Document extract:
----------
PTX code Interoperation between CUDA and OpenCL

Hi everyone, I am considering inter-operation between CUDA PTX code and OpenCL PTX code. I think it will work in theory. However, I came across some problems when doing experiments in practice.

I use “transpose” in both CUDA and OpenCL. The signature of native kernel is listed as follows:

void transpose_native(const __global datatype * imatrix,
const int w,
const int h,
__global datatype * omatrix)

After front-end compiling, we get the PTX codes of

.entry _Z16transpose_nativeIfEvPKT_iiPS0_ (
    .param .u64 __cudaparm__Z16transpose_nativeIfEvPKT_iiPS0__imatrix,
    .param .s32 __cudaparm__Z16transpose_nativeIfEvPKT_iiPS0__w,
    .param .s32 __cudaparm__Z16transpose_nativeIfEvPKT_iiPS0__h,
    .param .u64 __cudaparm__Z16transpose_nativeIfEvPKT_iiPS0__omatrix)


.entry transpose_native(
.param .u32 .ptr .global .align 4 transpose_native_param_0,
.param .u32 transpose_native_param_1,
.param .u32 transpose_native_param_2,
.param .u32 .ptr .global .align 4 transpose_native_param_3)

When I use the OpenCL PTX code as the input of “clCreateProgramWithBinary”, it can compile, run correctly and finally get a correct result.
----------
Dataset extract:
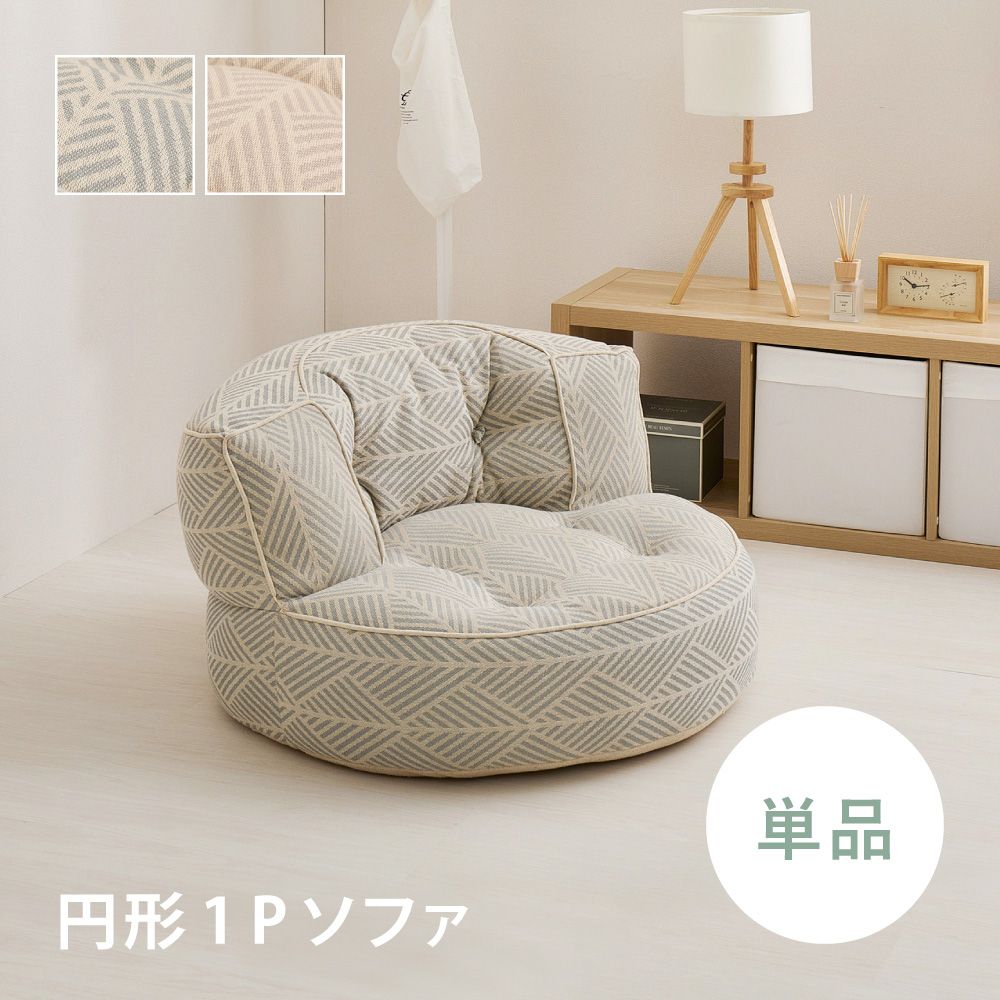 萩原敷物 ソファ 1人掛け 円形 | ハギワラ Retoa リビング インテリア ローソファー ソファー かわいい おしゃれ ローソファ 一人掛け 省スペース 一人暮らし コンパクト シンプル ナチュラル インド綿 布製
----------
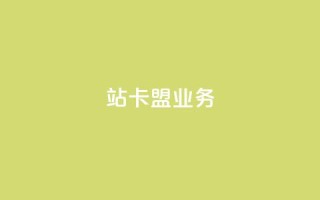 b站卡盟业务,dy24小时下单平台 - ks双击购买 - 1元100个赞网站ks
----------
Exercise set:
[A] Sum up the forum post on CUDA and OpenCL PTX interoperation in two sentences.
[B] Shorten the paragraph of the forum post on PTX interoperation that begins "Hi everyone, I am considering" into a single sentence, keeping its main facts.
[C] Write the next part of the forum post on CUDA and OpenCL PTX interoperation, picking up after its final sentence.
The records come from a separate source and are not part of the forum post.

Answers in order:
[A] The poster is looking into making CUDA PTX code and OpenCL PTX code work together, which seems possible in theory but ran into problems in practice. Using a transpose kernel in both, the poster shows the PTX entry signatures each front end produces and reports that the OpenCL PTX, given to "clCreateProgramWithBinary", compiles, runs, and gives a correct result.

[B] The poster is exploring interoperation between CUDA PTX code and OpenCL PTX code, which should work in theory but caused problems in practical experiments.

[C]
When I use the CUDA PTX code as its input, it can also compile correctly and create a kernel object when running. But when it runs into function “clEnqueueNDRange” (I use “clWaitForEvents” in it) , it shows “CL_OUT_OF_RESOURCES”. Could anyone tell me the reason?

thanks in advance…

I’m a beginner in CUDA and OpenCL.
Can you tell me how to obtain PTX code for openCL and CUDA code??
Thanks in advance

Use nvcc compiler to get ptx code.

From the looks of it name-mangling is hapen in the code above. This can be avoided with “extern c { …kernel code… }”

The parameters in the code above seems to be 64 bit, this might be because of nvcc -machine 64, try changing it to -machine 32 or so… or try adding it.

Maybe that will solve the out of resources problem.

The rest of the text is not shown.